Java, custom big integer class: 32.9 (120000000 / 365000)
The main class is pretty straightforward:
import java.util.*;
public class PPCG37270 {
public static void main(String[] args) {
long start = System.nanoTime();
int n = 12000000;
if (args.length == 1) n = Integer.parseInt(args[0]);
boolean[] sieve = new boolean[n + 1];
int[] remaining = new int[n + 1];
int[] count = new int[n + 1];
for (int p = 2; p <= n; p++) {
if (sieve[p]) continue;
long p2 = p * (long)p;
if (p2 > n) continue;
for (int i = (int)p2; i <= n; i += p) sieve[i] = true;
}
for (int i = 2; i <= n; i++) remaining[i] = i;
for (int p = 2; p <= n; p++) {
if (sieve[p]) continue;
for (int i = p; i <= n; i += p) {
while (remaining[i] % p == 0) {
remaining[i] /= p;
count[p]++;
if (i <= n/2) count[p] -= 2;
}
}
}
count[2] -= count[5];
count[5] = 0;
List<BigInt> partialProd = new ArrayList<BigInt>();
long accum = 1;
for (int i = 2; i <= n; i++) {
for (int j = count[i]; j > 0; j--) {
long tmp = accum * i;
if (tmp < 1000000000L) accum = tmp;
else {
partialProd.add(new BigInt((int)accum));
accum = i;
}
}
}
partialProd.add(new BigInt((int)accum));
System.out.println(prod(partialProd).digsum());
System.out.println((System.nanoTime() - start) / 1000000 + "ms");
}
private static BigInt prod(List<BigInt> vals) {
while (vals.size() > 1) {
int n = vals.size();
List<BigInt> next = new ArrayList<BigInt>();
for (int i = 0; i < n; i += 2) {
if (i == n - 1) next.add(vals.get(i));
else next.add(vals.get(i).mul(vals.get(i+1)));
}
vals = next;
}
return vals.get(0);
}
}
It relies on a big integer class which is optimised for multiplication and toString(), both of which are significant bottlenecks in an implementation with java.math.BigInteger.
/**
* A big integer class which is optimised for conversion to decimal.
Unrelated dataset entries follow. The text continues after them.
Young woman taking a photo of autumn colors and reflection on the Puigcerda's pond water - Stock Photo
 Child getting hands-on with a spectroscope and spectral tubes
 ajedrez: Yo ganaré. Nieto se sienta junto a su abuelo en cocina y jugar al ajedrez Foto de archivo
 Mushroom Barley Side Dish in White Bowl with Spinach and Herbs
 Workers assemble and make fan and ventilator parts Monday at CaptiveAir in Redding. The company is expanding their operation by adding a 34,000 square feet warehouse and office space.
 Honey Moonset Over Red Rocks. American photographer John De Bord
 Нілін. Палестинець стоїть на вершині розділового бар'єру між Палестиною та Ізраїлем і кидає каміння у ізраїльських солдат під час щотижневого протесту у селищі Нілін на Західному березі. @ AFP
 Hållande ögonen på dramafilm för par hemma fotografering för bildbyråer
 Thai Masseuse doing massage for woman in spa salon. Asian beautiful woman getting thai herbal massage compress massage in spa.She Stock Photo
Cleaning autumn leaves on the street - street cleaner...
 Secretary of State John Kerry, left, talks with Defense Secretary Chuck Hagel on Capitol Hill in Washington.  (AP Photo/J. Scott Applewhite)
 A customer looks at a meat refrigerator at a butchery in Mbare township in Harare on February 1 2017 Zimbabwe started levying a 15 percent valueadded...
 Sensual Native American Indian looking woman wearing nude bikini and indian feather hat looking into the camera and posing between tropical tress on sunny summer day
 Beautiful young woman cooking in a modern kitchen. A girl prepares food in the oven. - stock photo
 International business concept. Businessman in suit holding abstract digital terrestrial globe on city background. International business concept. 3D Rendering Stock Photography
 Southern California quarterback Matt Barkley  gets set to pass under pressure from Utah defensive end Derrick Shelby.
* For use in simple applications where BigInteger.toString() is a bottleneck.
*/
public class BigInt {
// The base of the representation.
private static final int B = 1000000000;
// The number of decimal digits per digit of the representation.
private static final int LOG10_B = 9;
public static final BigInt ZERO = new BigInt(0);
public static final BigInt ONE = new BigInt(1);
// We use sign-magnitude representation.
private final boolean negative;
// Least significant digit is at val[off]; most significant is at val[off + len - 1]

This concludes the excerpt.